Passage given |
>>

At all meetings of the Board, a majority of the Whole Board shall constitute a quorum for the transaction of business. If a quorum shall fail to attend any meeting, a majority of those present may adjourn the meeting to another place, date or time without further notice thereof. Notice of such adjourned meeting need not be given if the time and place of such adjourned meeting are announced at the meeting so adjourned. Except as otherwise provided herein or in the Certificate of Incorporation, or required by law, the vote of a majority of the directors present at a meeting at which a quorum is present shall be the act of the Board.

 

2.7 Organization.

 

Meetings of the Board shall be presided over by (a) the Chairperson of the Board, or (b) in such person’s absence, the Lead Independent Director, or (c) in such person’s absence, by the Chief Executive Officer, or (d) in such person’s absence, by a chairperson chosen by the Board at the meeting. The Secretary shall act as the secretary of the meeting, but in such person’s absence the chairperson of the meeting may appoint any person to act as the secretary of the meeting.

 

2.8 Unanimous Action by Directors in Lieu of a Meeting.

 

Unless otherwise restricted by the Certificate of Incorporation or by these Bylaws, any action required or permitted to be taken at any meeting of the Board, or of any committee thereof, may be taken without a meeting if all members of the Board or such committee, as the case may be, consent thereto in writing or by electronic transmission, and the writing or writings or electronic transmission or transmissions are filed with the minutes of proceedings of the Board or committee, as applicable. Such filing shall be in paper form if the minutes are maintained in paper form and shall be in electronic form if the minutes are maintained in electronic form.

 

2.9 Powers.

 

Except as otherwise provided by the Certificate of Incorporation or the DGCL, the business and affairs of the Corporation shall be managed by or under the direction of the Board.

 

2.10 Compensation of Directors.

<<

Information shown |
>>

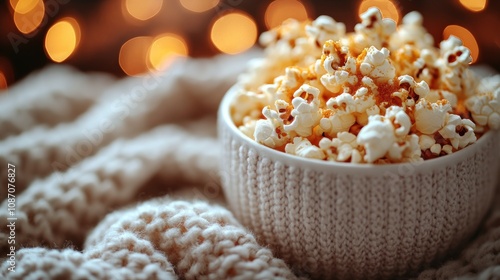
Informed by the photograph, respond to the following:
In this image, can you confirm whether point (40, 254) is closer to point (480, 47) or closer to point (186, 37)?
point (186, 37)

<<

Work to complete |
Under the bylaws passage, who presides over a Board meeting when the Chairperson of the Board is absent?

Solved problem |
The Lead Independent Director.